### THE REQUEST:
Return, unchanged, the stretch from the line that contains "How far is the" through the end of the entries, with both of those ends included.

### RECORDED INFORMATION:
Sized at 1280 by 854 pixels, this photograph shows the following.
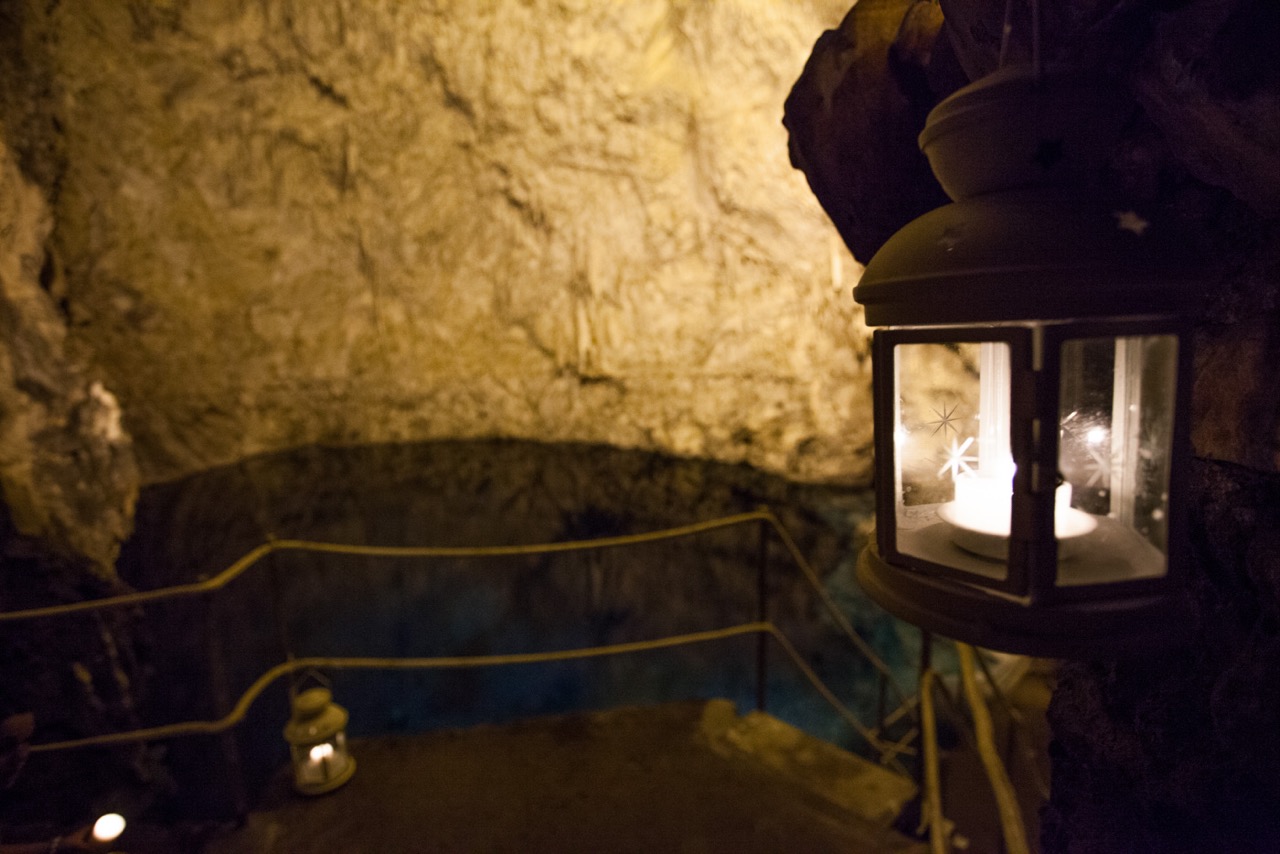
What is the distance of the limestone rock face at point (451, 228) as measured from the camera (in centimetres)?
934

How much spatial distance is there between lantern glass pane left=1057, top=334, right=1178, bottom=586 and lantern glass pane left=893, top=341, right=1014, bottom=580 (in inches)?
3.8

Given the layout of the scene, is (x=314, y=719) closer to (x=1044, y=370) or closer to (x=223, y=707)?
(x=223, y=707)

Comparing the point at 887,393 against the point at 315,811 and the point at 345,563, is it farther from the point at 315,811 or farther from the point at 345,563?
the point at 345,563

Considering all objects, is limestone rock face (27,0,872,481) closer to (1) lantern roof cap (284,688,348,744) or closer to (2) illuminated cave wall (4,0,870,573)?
(2) illuminated cave wall (4,0,870,573)

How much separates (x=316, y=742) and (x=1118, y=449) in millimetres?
2510

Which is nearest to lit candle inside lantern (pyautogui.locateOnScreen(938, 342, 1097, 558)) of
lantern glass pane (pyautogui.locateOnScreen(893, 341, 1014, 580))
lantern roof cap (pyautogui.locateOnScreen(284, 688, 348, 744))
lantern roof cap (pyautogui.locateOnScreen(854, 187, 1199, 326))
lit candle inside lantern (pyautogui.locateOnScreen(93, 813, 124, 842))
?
lantern glass pane (pyautogui.locateOnScreen(893, 341, 1014, 580))

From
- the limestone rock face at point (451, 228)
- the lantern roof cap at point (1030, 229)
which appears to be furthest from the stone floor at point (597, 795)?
the limestone rock face at point (451, 228)

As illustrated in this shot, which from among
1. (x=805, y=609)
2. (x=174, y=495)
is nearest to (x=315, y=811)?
(x=805, y=609)

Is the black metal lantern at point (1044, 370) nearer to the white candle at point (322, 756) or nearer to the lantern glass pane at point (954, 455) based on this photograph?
the lantern glass pane at point (954, 455)

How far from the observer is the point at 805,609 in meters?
7.70

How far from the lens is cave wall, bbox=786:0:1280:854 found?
3.73 feet

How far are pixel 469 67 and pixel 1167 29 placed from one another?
10.4m

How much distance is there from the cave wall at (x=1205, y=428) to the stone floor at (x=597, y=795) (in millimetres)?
994

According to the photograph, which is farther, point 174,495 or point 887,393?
point 174,495
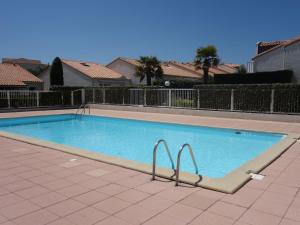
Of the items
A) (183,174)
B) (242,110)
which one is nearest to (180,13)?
(242,110)

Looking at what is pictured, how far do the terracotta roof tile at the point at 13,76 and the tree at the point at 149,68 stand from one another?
11.4 m

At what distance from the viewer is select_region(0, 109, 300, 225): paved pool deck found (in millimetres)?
3559

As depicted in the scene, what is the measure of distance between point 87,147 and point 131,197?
21.0ft

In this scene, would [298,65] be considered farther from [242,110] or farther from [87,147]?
[87,147]

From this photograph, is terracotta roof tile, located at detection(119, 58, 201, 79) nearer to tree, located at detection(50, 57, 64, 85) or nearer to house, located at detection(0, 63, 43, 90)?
tree, located at detection(50, 57, 64, 85)

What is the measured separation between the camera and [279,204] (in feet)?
13.1

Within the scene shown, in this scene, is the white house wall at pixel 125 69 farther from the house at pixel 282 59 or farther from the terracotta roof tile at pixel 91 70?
the house at pixel 282 59

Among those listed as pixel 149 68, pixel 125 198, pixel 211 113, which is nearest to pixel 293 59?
pixel 211 113

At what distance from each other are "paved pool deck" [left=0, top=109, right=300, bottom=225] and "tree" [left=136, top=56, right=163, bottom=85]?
2695cm

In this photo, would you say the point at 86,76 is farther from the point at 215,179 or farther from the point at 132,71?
the point at 215,179

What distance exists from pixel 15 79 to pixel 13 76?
0.79 meters

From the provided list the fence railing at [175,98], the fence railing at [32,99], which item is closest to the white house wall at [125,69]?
the fence railing at [175,98]

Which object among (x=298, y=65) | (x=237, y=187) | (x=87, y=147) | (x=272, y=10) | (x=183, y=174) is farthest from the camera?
(x=298, y=65)

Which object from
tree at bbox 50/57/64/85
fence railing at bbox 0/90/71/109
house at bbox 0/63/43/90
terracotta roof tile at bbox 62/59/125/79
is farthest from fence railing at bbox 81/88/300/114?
terracotta roof tile at bbox 62/59/125/79
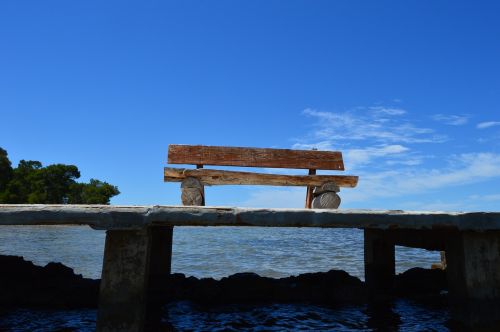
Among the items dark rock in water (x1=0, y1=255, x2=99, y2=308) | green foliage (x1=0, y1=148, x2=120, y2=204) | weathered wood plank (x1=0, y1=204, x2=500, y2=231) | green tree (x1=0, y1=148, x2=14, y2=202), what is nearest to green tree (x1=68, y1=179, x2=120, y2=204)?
green foliage (x1=0, y1=148, x2=120, y2=204)

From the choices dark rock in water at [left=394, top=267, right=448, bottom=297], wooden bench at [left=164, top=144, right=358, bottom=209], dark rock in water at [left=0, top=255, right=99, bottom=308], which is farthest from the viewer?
dark rock in water at [left=394, top=267, right=448, bottom=297]

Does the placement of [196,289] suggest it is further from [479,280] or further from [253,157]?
[479,280]

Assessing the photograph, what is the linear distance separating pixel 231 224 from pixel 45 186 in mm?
70096

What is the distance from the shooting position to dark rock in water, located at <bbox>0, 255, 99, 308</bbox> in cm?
898

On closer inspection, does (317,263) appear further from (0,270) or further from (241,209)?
(241,209)

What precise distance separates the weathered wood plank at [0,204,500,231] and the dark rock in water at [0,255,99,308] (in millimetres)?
4741

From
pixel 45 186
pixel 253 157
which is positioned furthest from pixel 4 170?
pixel 253 157

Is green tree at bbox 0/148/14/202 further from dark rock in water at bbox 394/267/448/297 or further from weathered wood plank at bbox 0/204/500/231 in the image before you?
weathered wood plank at bbox 0/204/500/231

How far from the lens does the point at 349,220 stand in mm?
5371

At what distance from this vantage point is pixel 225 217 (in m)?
5.16

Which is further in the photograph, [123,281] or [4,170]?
[4,170]

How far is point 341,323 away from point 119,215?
493 centimetres

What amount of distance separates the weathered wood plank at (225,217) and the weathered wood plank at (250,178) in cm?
257

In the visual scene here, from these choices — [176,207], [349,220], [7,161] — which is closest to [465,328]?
[349,220]
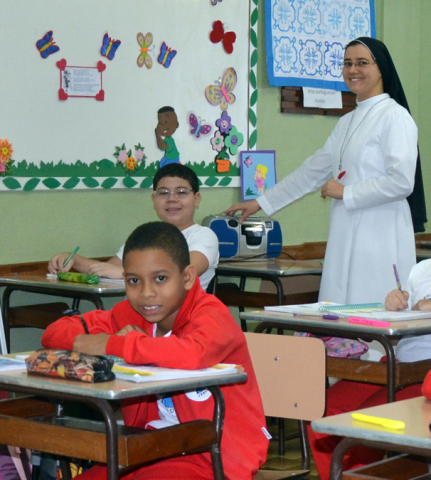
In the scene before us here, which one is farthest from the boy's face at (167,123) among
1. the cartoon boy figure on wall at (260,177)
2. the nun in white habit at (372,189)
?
the nun in white habit at (372,189)

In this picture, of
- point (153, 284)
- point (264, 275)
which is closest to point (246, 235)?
point (264, 275)

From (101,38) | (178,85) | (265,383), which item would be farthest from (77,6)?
(265,383)

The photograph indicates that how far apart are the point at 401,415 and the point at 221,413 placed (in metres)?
0.44

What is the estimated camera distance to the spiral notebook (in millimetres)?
2695

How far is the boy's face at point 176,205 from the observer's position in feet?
11.7

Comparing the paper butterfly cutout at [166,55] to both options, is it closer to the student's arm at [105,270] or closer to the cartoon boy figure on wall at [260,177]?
the cartoon boy figure on wall at [260,177]

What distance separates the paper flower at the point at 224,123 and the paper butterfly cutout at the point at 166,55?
432mm

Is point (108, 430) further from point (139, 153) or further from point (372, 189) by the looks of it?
point (139, 153)

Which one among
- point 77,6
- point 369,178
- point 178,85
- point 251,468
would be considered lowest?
point 251,468

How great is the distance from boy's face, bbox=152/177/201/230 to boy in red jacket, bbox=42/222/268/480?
1344 mm

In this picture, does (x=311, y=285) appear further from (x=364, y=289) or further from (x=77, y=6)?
(x=77, y=6)

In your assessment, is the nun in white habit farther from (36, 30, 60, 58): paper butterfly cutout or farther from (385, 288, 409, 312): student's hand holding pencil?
(36, 30, 60, 58): paper butterfly cutout

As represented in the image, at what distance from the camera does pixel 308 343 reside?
7.73 feet

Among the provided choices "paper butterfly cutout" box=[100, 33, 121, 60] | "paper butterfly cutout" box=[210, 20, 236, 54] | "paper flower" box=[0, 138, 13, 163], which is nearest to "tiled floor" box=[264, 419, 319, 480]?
"paper flower" box=[0, 138, 13, 163]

### EXERCISE OUTPUT:
How far is the boy's face at point 176,205 from the observer's position in feet?
11.7

Comparing the paper butterfly cutout at [166,55] to both options, is it closer to the student's arm at [105,270] or closer to the cartoon boy figure on wall at [260,177]?
the cartoon boy figure on wall at [260,177]

What distance separates the paper flower at the point at 224,123 and the paper butterfly cutout at the point at 166,55?
432mm

Is point (108, 430) further from point (139, 153) or further from point (372, 189) by the looks of it?
point (139, 153)

Which one among
- point 77,6
- point 369,178
- point 178,85
- point 251,468
would be considered lowest?
point 251,468

How great is the distance from boy's face, bbox=152/177/201/230 to boy in red jacket, bbox=42/222/268/480?
1344 mm

In this picture, does (x=311, y=285) appear further from (x=364, y=289) or further from (x=77, y=6)?
(x=77, y=6)

In your assessment, is the nun in white habit farther from (36, 30, 60, 58): paper butterfly cutout or farther from (385, 288, 409, 312): student's hand holding pencil?
(36, 30, 60, 58): paper butterfly cutout

As represented in the image, at what distance from the camera does pixel 308 343 reside?
7.73 feet

Among the provided choices "paper butterfly cutout" box=[100, 33, 121, 60] | "paper butterfly cutout" box=[210, 20, 236, 54] | "paper flower" box=[0, 138, 13, 163], which is nearest to "tiled floor" box=[264, 419, 319, 480]?
"paper flower" box=[0, 138, 13, 163]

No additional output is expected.